Space is expensive. Not just to build, but to maintain. When you reduce the footprint, you free up budget for things that actually touch your life. I'm talking about solid wood doors that have a satisfying "thud" when they close, or custom built-ins that hide the mountain of shoes by the front door. Quality over quantity. It sounds like a cliché because it’s true.
The "Away Room" Concept
One of the most brilliant parts of this design philosophy is the "Away Room." In the era of the open-floor plan—which, let's be real, is just a giant echo chamber for the television and the dishwasher—we’ve lost our privacy.
The not so big house doesn't mean you don't have walls. It means you have smart walls. An Away Room is a small, acoustically isolated space. It’s for when you need to take a Zoom call without the kids screaming in the background, or when you just want to read a book without seeing the dishes in the sink. It’s a pressure valve for the home.

Given entries
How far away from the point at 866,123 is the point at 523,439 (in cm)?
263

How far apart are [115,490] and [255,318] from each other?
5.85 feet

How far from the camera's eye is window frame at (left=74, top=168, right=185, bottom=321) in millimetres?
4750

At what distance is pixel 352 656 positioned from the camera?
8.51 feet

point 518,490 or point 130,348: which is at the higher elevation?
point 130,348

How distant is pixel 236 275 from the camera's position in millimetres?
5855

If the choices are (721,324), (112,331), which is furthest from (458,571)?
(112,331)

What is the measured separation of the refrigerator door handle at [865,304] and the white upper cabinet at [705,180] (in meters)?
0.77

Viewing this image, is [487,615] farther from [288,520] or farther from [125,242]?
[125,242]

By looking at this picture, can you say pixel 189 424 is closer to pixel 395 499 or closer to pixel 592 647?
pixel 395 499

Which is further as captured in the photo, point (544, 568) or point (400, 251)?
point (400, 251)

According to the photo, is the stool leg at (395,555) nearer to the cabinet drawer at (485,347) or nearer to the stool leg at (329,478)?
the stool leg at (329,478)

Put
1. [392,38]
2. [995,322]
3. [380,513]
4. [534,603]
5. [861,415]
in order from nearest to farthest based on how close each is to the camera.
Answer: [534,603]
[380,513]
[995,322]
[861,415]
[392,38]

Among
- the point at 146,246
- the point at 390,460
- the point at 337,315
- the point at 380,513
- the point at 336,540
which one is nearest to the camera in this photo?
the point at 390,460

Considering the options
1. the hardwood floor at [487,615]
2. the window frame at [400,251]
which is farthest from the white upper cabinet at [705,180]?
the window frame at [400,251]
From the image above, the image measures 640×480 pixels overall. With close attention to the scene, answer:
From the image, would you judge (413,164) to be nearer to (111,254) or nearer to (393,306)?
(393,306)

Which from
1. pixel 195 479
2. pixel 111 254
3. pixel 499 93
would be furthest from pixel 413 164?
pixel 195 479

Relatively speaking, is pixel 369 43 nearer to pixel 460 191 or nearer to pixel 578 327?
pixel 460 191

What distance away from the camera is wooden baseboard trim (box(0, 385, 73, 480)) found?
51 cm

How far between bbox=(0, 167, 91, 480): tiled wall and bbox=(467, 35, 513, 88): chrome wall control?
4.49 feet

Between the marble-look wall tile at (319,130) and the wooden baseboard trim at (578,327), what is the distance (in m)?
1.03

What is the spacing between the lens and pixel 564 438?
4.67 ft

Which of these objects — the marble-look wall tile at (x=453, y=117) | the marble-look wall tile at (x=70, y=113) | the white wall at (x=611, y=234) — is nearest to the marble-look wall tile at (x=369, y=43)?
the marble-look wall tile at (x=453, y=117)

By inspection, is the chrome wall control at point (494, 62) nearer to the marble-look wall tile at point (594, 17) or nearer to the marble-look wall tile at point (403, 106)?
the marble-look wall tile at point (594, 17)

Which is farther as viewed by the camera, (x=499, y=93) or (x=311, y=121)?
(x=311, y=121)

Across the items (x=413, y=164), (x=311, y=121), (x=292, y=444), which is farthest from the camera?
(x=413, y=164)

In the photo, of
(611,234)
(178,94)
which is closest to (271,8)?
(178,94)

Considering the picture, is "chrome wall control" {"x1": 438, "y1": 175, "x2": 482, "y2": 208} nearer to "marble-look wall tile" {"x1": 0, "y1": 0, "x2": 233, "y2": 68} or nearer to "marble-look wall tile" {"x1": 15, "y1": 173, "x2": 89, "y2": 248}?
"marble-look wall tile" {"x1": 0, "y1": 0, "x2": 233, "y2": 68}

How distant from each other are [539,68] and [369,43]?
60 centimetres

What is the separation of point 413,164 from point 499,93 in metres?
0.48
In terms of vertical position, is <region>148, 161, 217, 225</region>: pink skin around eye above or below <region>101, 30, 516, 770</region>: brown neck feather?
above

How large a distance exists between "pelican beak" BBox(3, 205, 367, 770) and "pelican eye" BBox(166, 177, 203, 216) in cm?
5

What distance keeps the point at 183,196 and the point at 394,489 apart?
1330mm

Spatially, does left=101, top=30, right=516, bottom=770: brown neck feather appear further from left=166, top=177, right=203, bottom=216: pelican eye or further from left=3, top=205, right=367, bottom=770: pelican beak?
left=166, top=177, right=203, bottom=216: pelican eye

Work to complete
**1.** Answer these questions using the home-design text above the records:
(a) What kind of doors does it name as something freed-up budget can go toward?
(b) What is the open-floor plan a giant echo chamber for?
(c) How does it define an Away Room?
**2.** Print the stretch of the home-design text from "Space is expensive." through "lost our privacy.".

Solutions to each task
**1.**
(a) Solid wood doors that have a satisfying "thud" when they close.
(b) The television and the dishwasher.
(c) A small, acoustically isolated space.

**2.**
Space is expensive. Not just to build, but to maintain. When you reduce the footprint, you free up budget for things that actually touch your life. I'm talking about solid wood doors that have a satisfying "thud" when they close, or custom built-ins that hide the mountain of shoes by the front door. Quality over quantity. It sounds like a cliché because it’s true.
The "Away Room" Concept
One of the most brilliant parts of this design philosophy is the "Away Room." In the era of the open-floor plan—which, let's be real, is just a giant echo chamber for the television and the dishwasher—we’ve lost our privacy.